[EXTRACT TO READ]
■ ■ ■ ■

# 27-05-11:  Bombardier Karl Manning, 5 RALC, R.I.P.



## The Bread Guy (28 May 2011)

This from a CF statement:


> One Canadian Forces member was found dead from non-combat related wounds at approximately 5:30 a.m. local Kandahar time on 27 May 2011 at Forward Operating Base (FOB) Zangabad, located 45 Kilometres southwest of Kandahar Airfield.
> 
> Bombardier Karl Manning, from 5e Régiment d'artillerie légère du Canada based at CFB Valcartier, Quebec serving as a member of the 1er Royal 22e Régiment Battle Group was found dead from non-combat related wounds.
> 
> A Canadian Forces National Investigation Service (CFNIS) investigation is ongoing to establish the circumstances of this incident. No further details are available at this time, although enemy action has been ruled out ....



Condolences to the family, colleagues and friends of the fallen


----------



## REDinstaller (28 May 2011)

Rest easy Bomber, End of Mission.


----------



## manhole (28 May 2011)

our thoughts and prayers are with the f amily and friends of Bdr. Manning....


----------



## The Bread Guy (28 May 2011)

A bit from MSM.....

CBC.ca:


> A Canadian soldier has died in Afghanistan from what the military calls "non-combat-related wounds."
> 
> The body of Bombardier Karl Manning was found Friday by fellow soldiers at a remote outpost in the Zangabad area, 45 kilometres southwest of the Kandahar airfield, Brig.-Gen. Dean Milner said early Saturday.
> 
> ...



Postmedia News:


> Bombardier Karl Manning became the 156th Canadian soldier to die in Afghanistan and the second to be killed in 2011.
> 
> The body of the 31-year-old native of Chicoutimi was found Friday at a forward operating base in Zangabad in the Horn of Panjwaii.
> 
> ...



The Canadian Press:


> The position of the Canadian flag said it all.
> 
> In fact, it spoke louder than anything Brig.-Gen. Dean Milner could have said about the death of Bombardier Karl Manning, who became the 156th Canadian to die in Afghanistan.
> 
> ...


----------



## jollyjacktar (28 May 2011)

RIP, Bdr Manning.


----------



## Navalsnpr (28 May 2011)

_Mods, you may delete or merge this as required.. I was just informed of another thread that started earlier that I did not see._

http://www.theglobeandmail.com/news/national/canadian-soldier-dies-in-non-combat-incident-in-afghanistan/article2038647/

MURRAY BREWSTER & COLIN PERKEL
KANDAHAR, Afghanistan— The Canadian Press
Published Saturday, May. 28, 2011 1:37PM EDT
Last updated Saturday, May. 28, 2011 1:52PM EDT

The position of the Canadian flag said it all.

■ ■ ■ ■

[MATERIAL PROVIDED]
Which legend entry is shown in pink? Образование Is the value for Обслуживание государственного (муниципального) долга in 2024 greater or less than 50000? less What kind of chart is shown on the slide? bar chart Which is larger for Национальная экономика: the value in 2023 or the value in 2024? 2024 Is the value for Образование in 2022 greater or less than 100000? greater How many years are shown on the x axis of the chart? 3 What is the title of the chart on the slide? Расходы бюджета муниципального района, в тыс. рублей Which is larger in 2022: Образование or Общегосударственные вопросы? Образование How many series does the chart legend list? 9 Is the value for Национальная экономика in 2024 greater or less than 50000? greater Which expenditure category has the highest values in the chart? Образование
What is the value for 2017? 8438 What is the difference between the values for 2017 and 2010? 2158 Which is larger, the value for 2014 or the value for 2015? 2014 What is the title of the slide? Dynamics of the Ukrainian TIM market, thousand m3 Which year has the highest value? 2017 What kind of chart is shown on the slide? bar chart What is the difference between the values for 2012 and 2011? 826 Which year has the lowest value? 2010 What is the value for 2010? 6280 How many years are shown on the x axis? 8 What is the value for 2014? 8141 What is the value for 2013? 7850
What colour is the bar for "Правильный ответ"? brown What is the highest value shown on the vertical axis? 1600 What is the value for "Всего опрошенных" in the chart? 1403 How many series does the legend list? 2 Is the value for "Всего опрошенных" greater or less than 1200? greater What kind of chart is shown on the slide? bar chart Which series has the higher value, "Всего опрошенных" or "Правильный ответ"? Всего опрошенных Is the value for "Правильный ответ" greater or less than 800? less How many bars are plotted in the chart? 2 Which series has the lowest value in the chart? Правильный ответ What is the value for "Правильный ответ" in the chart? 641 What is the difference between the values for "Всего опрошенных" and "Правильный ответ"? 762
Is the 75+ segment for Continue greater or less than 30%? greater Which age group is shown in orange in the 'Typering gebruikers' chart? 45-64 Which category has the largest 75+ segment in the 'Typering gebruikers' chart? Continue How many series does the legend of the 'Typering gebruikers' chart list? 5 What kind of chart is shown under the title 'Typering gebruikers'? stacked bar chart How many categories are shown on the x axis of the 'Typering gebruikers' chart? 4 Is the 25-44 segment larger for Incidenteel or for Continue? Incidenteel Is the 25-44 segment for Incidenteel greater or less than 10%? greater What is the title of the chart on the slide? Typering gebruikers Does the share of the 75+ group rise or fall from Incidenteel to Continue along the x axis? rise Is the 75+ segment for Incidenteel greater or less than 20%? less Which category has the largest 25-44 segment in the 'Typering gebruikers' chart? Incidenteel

■ ■ ■ ■

[YOUR GOAL]
In the forum thread about Bombardier Karl Manning, how old was he and where was he from?

[WORKED SOLUTION]
He was 31 years old and a native of Chicoutimi.